We each have a range of what we both expect to be true and what we are willing to accept as being true. Each person's range may be different; some larger and some smaller. Different ranges can be thought of as concentric circles as pictured here. As the concentric circles increase in size, they correlate to a range that is larger and more inclusive than the encircled range. For example, when considering spiritual knowledge, these four ranges might be:
A: Knowledge and truth that can be ascertained and understood from the physical world.
B: Knowledge and truth that is directly taught by the scriptures.
C: Knowledge and truth that is not necessarily taught by the scriptures but neither is denied by the scriptures.
D: Knowledge and truth that is spiritual in nature, even if it is denied by the scriptures.
Much of science today operates in the "A" range. While not always the case in the past, much of science is involved in the pursuit of knowledge that does not require an acknowledgment of God. Science today seeks to describe the world without reference to God and, in many circles, the inclusion of God in the description of the world is considered "non-scientific". This is why many scientists and evolutionist summarily dismiss the idea of a creator God because it does not fit inside their range.
Many fundamentalist Christians operate with a "B" range. They are willing to receive truth that is (in their perception) clearly taught by the scriptures, but they are leery of experiences and revelation that cannot be traced back to a concrete scripture reference. Throughout history, revivals have often been accompanied by strange manifestations; manifestations not explicitly noted in the scriptures. Manifestations such as jerking, swaying, and falling out or, being "slain in the Spirit". People with a strict "B" range often have difficulty embracing revival because they are unable to relate the strange manifestations back to the scriptures.
My wife is a regional resource person for the Catch the Fire Ministries out of Toronto Canada. Over the past few years I have had the pleasure to meet many people associated with this ministry and the ongoing revival that is happening throughout the world. Many of the people I have met have been "C" range people. There is an openness to experiences and revelation that, while not directly taught by the scriptures, is not discounted or denied by the scriptures either. Sometimes, these experiences have lead to new and creative ministry styles that have proven to be effected, even if they are not directly demonstrated in the scriptures.
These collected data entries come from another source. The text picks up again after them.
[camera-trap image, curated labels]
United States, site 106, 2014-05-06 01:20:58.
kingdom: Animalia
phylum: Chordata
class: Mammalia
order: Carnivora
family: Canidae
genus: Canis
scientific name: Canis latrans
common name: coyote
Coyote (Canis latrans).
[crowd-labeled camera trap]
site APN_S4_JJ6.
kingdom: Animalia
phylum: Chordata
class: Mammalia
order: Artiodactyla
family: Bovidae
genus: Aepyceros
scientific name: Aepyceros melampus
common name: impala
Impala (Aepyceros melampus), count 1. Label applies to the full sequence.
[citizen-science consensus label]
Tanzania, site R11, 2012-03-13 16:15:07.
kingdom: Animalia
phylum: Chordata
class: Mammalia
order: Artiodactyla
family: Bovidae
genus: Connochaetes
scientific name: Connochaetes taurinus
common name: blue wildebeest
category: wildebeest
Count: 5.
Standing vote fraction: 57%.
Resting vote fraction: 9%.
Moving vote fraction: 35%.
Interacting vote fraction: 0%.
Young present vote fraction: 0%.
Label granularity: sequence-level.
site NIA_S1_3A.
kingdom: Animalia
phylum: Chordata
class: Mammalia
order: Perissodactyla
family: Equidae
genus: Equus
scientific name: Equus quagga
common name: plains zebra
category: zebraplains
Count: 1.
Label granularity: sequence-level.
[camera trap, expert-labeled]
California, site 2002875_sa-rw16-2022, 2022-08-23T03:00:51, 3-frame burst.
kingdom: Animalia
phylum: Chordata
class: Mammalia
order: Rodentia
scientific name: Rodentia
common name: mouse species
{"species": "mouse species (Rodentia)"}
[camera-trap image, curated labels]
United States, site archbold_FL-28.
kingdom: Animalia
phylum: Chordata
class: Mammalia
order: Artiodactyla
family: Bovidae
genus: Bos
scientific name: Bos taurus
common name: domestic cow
Finally, those whom we would title as "new agers" would be included with those who have a "D" range. People who have adopted a "D" range are willing to accept any spiritual truth, even truth that is directly denied by the scriptures. Such examples would include spiritualists, mediums, palm readers, fortunetellers, channelers, and the like. For them, the spirit realm is wide open and anything spiritual is to be embraced and accepted.
While there is nothing sacred about these four ranges, they are provided as an example to help us think about our range. While each of us may have a different range, it is important that we understand what our range is and to examine it before God to see if He might desire to change our range; to increase it or to decrease it.
As for me and my wife
My wife an I have different ranges. For me, I accept as truth everything taught by the scriptures ("B" range), I accept as possible those things not denied by the scriptures ("C" range), and I reject everything denounced and denied by the scriptures ("D" range). My wife, however, is more accepting of revelation and experiences that would fall in the "C" range. She is willing to accept as truth those teachings that have been effective in bearing good fruit in people's lives. While the lack of a strong biblical foundation may make me skeptical, for my wife the evidence of the power and fruitfulness of the teaching is a witness of the truth of that teaching.
So who is right and who is wrong? Neither, rather I believe that our differences are due to the different grace, anointing, and calling on our lives. One of my primary ministry callings is as a teacher. As such, I am very concerned about the precision of my teaching. On the other hand, my wife is called to a more personal ministry of the Kingdom of God to the lives of individual people. As such, she is highly concerned with the power and efficacy of the scriptures. To her, the power and capacity of the scriptures is more important that their precision. The point is, I believe that, in part, our different ranges are due to our different callings by God. One is not necessarily better than the other, nor is one to be judged by the other, they are simply different.